Falk was prepared to settle for the second AKSU rifle, then decided Barialy might need it to supplement his vintage wheelgun, so she chose a mini-Uzi for herself, with a suppressor and a stack of 32-round magazines, plus more 9 mm Parabellum rounds.
Pleased with his payday, Khan furnished the duffel bags required to carry their new acquisitions at no extra charge. He counted Bolan’s money, smiling all the while, then led them back upstairs and showed them to a rear exit that let them walk most of the distance back to the Toyota Avalon along an alley hidden from the street.
When they had stowed the gear and Bolan had the car in motion, Falk said, “That was strange, you know?”
He smiled at her and said, “You ain’t seen nothing, yet.”
Vanguard International Branch Office, Kabul
“Y OU LET R ED HAVE a pass?” Dale Ingram asked.
“He’s on a leash,” Clay Carlisle said. “He isn’t going anywhere, except to clean up his own mess.”
“And then?”
“Then, nothing.
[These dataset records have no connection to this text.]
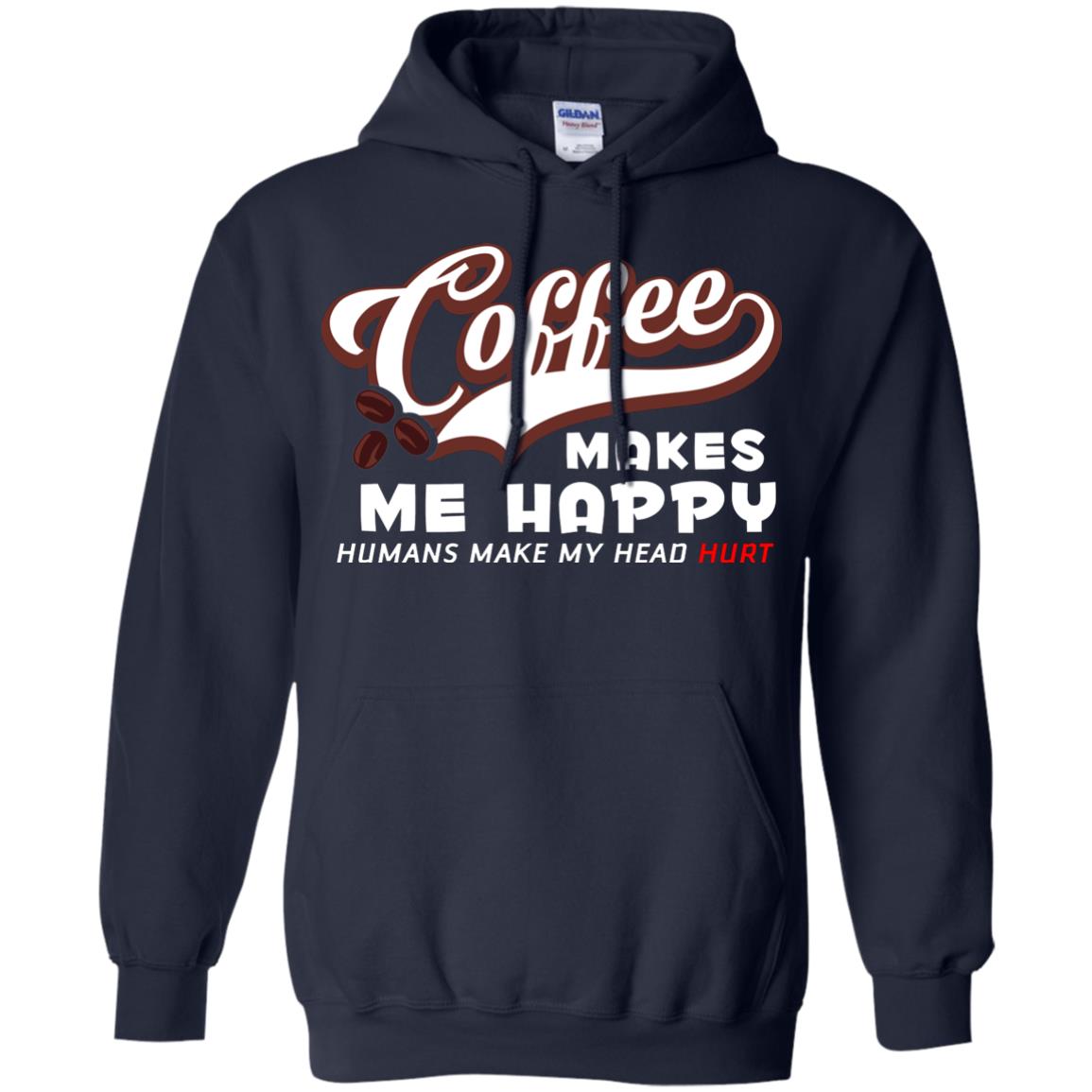 Coffee Makes Me Happy Coffee Lover T-shirt Navy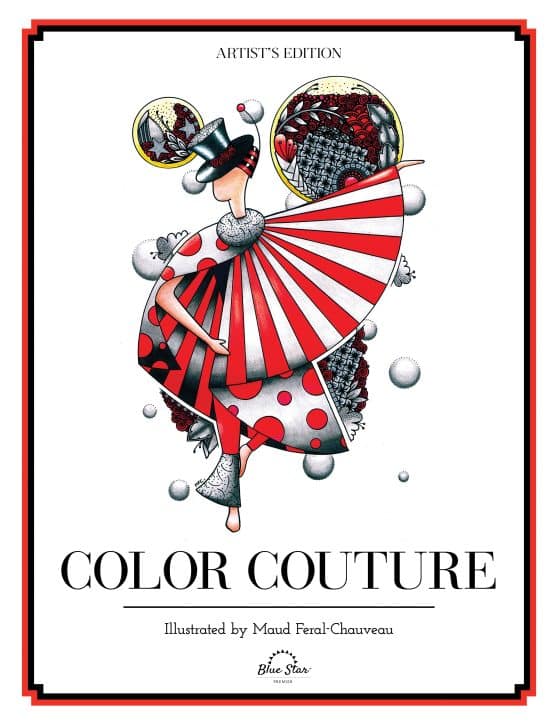 A Stress Relieving Adult Coloring Book: Color Couture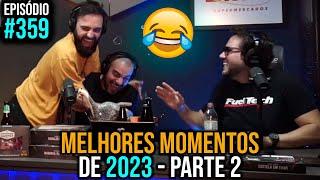 Ep. 359 - Melhores Momentos 2023 - Parte 2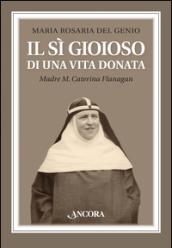 Il sì gioioso di una vita donata. Madre M. Caterina Flanagan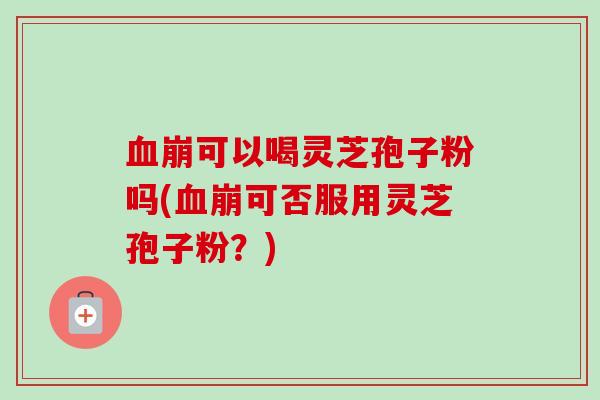 血崩可以喝灵芝孢子粉吗(血崩可否服用灵芝孢子粉?)-第1张图片-卓越灵芝孢子粉 血崩可以喝灵芝孢子粉吗(血崩可否服用灵芝孢子粉?)-第1张图片-卓越灵芝孢子粉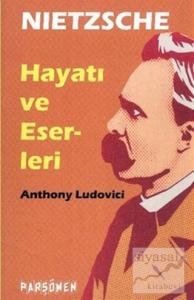 Nietzsche: Hayatı ve Eserleri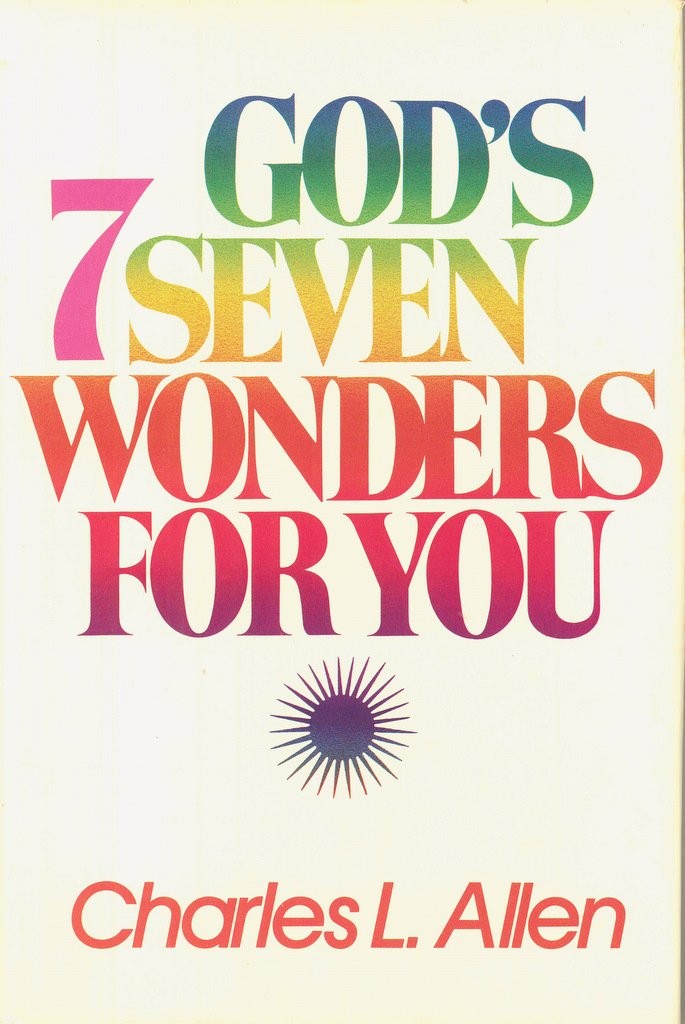 God’s Seven Wonders for You – Allen, Charles L. – Acceptable – See condition…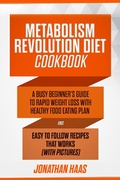 Cover: Metabolism Revolution Diet Cookbook - Jonathan Haas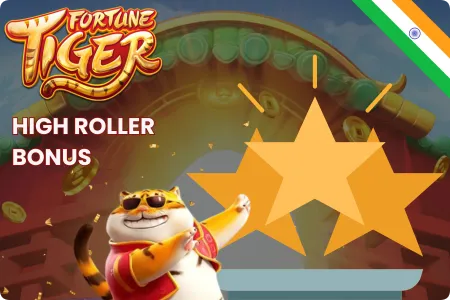 Fortune Tiger High Roller Bonus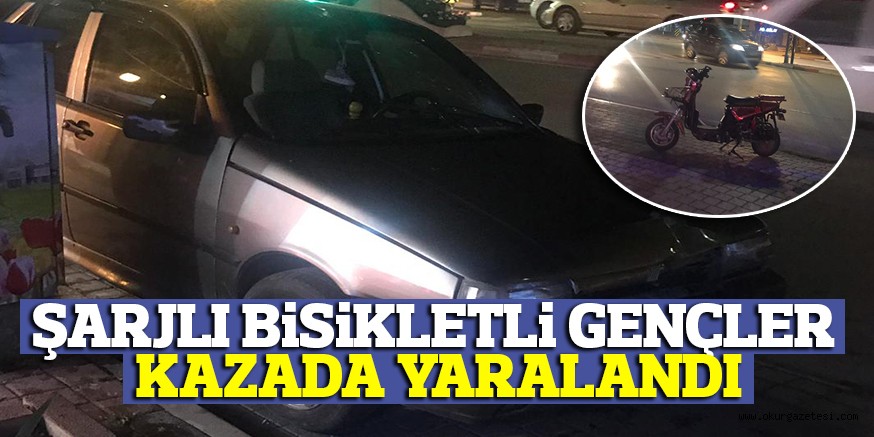 ŞARJLI BiSiKLETLi GENÇLER  KAZADA YARALANDI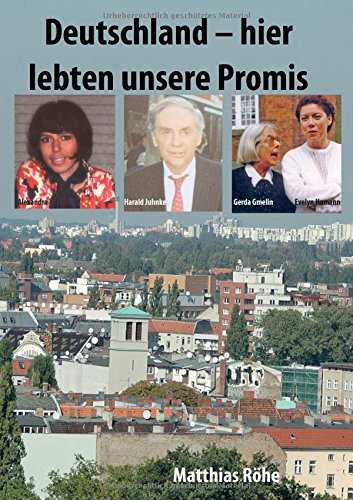 Deutschland – hier lebten unsere Promis: In Erinnerung an Schauspieler, Moderatoren, Politiker, Sportler und sonstige Persönlichkeiten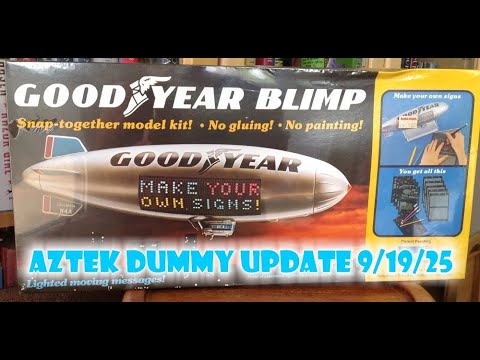 Aztek Dummy Update 9/19/25 - Revell Goodyear Blimp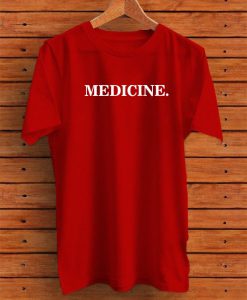 Medicine T-shirt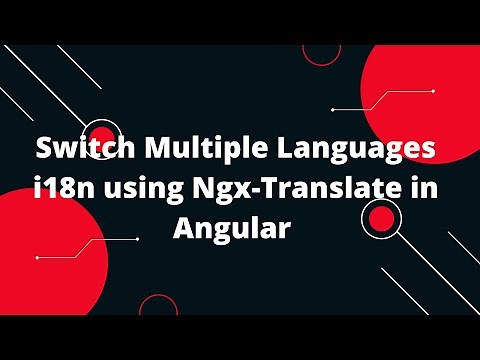 Switch Multiple Languages i18n using Ngx-Translate in Angular | Angular 14 Tutorial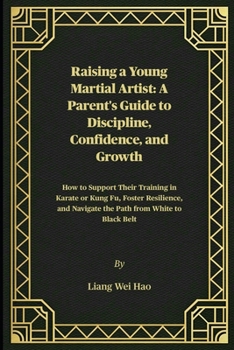 Raising a Young Martial Artist: A Parent's Guide to Discipline, Confidence, and Growth: How to Support Their Training in Karate or Kung Fu, Foster ... Navigate the Path from White to Black Belt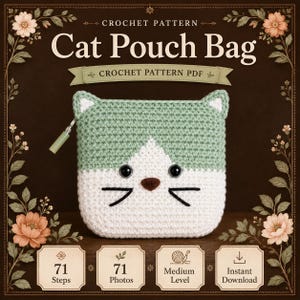 Peut inclure: Un modèle de crochet PDF pour une pochette chat, présentant une pochette carrée vert sauge et blanche avec des oreilles de chat, des yeux en plastique noir, un nez marron et des moustaches brodées. Le design inclut une tirette et le texte Cat Pouch Bag.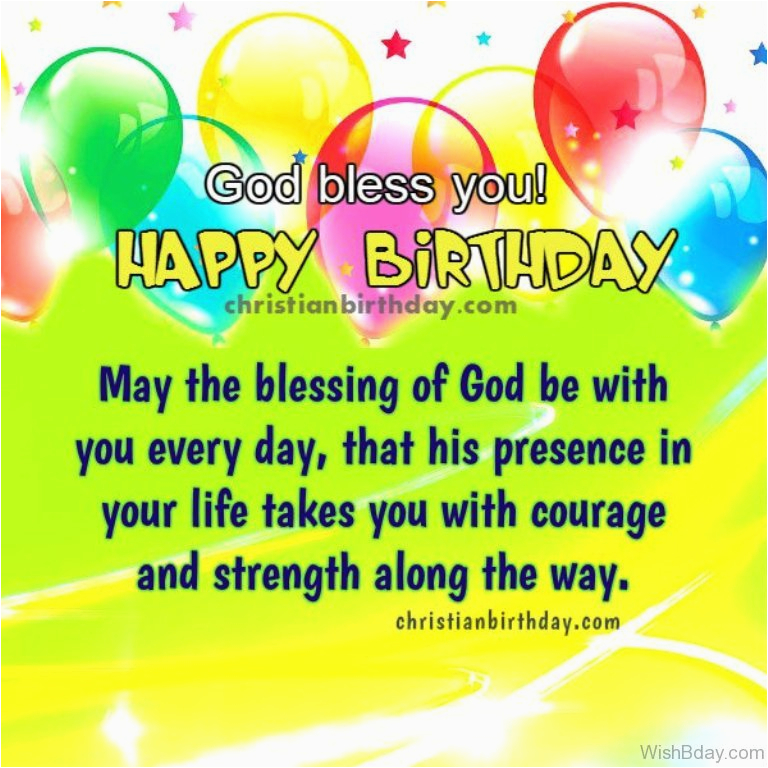 Happy Birthday May God Bless You Quotes 10 Religious Birthday Wishes ...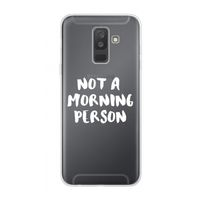 Morning person: Samsung Galaxy A6 Plus (2018) Transparant Hoesje
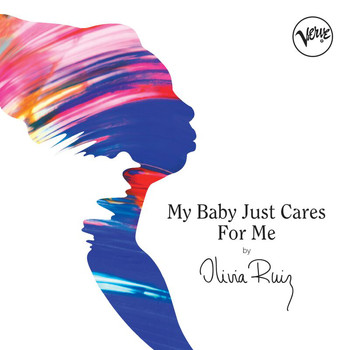 Olivia Ruiz - My Baby Just Cares For Me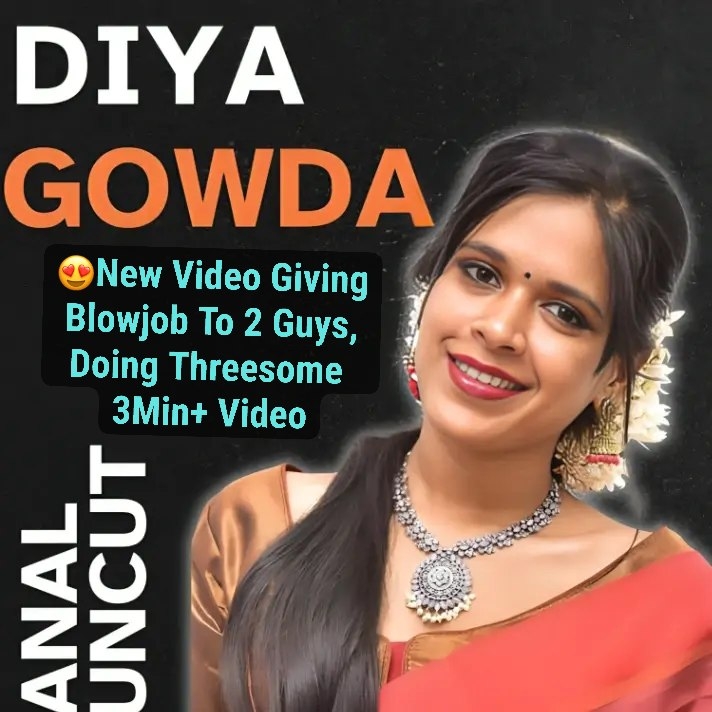 Diya Gowda New Paid App Video 3Min+ Doing Threesome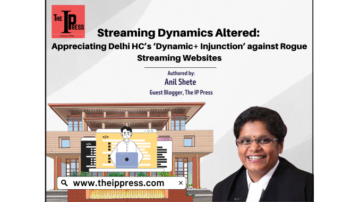 Streaming Dynamics Altered: Appreciating Delhi HC’s ‘Dynamic+ Injunction’ against Rogue Streaming Websites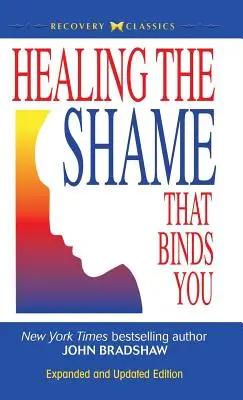 Guérir la honte qui vous lie - Healing the Shame That Binds You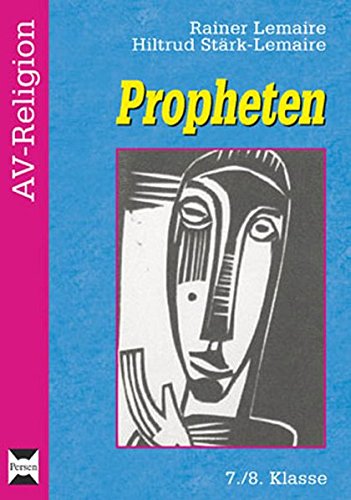 9783834447463: Propheten, Buch , 7./8. Klasse: Materialien fr die komplette Unterrichsreihe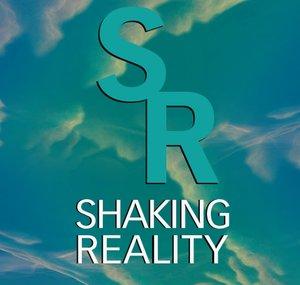 Shaking Reality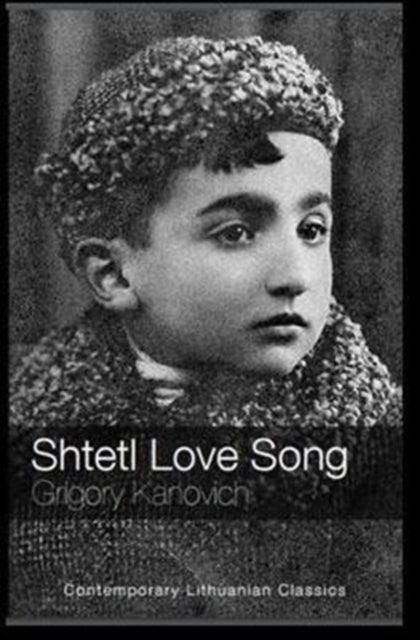 Bilde av Shtetl Love Song Av Grigory Kanovich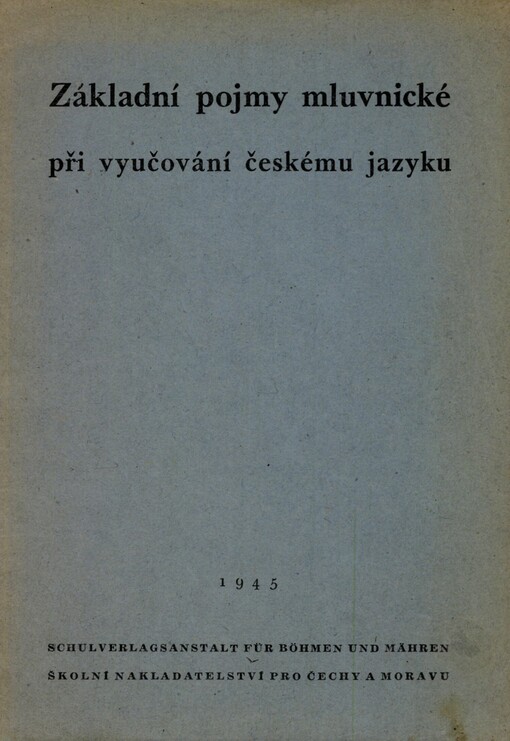 Základní pojmy mluvnické při vyučování českému jazyku =Grammatische Grundbegriffe bei dem Unterricht der tschechischen Sprache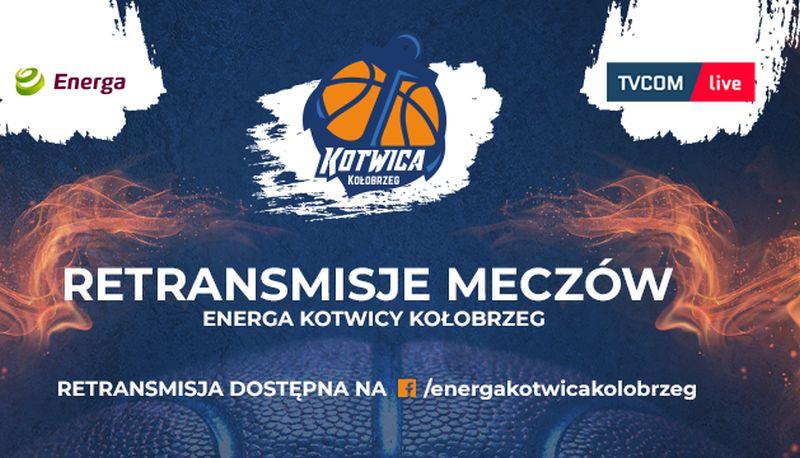 Retransmisje meczów Energi Kotwicy Kołobrzeg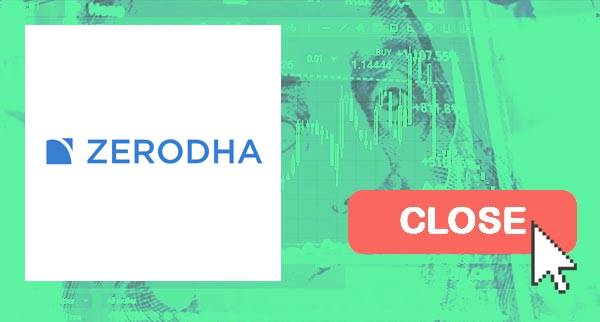 Zerodha Close Account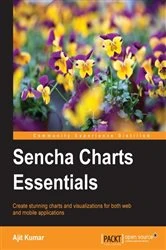 Book cover of Sencha Charts Essentials by Ajit Kumar
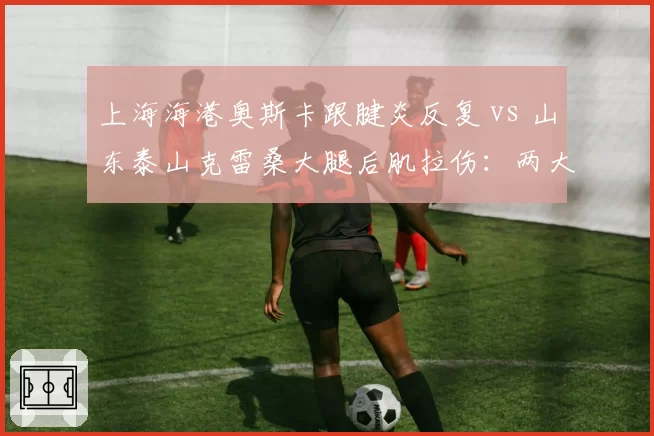 上海海港奥斯卡跟腱炎反复 vs 山东泰山克雷桑大腿后肌拉伤:两大核心谁先回归?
If he does the job, he’ll have redeemed himself. If not, he pays the price.”
“Which doesn’t help us, either way,” Ingram replied.
“It settles his account,” Carlisle said.
“But we’re still out eleven men, three cars, the lost hardware.”
“The locals are a dime a dozen, Dale. Their paychecks stopped when they quit breathing, so they cost us nothing. Eddie Franks had no dependents, just a barfly brother in Kentucky. If we can’t find him, we scrub the life insurance payment. I regret the cars, of course, but we have others. Most important, we’ve preserved deniability.”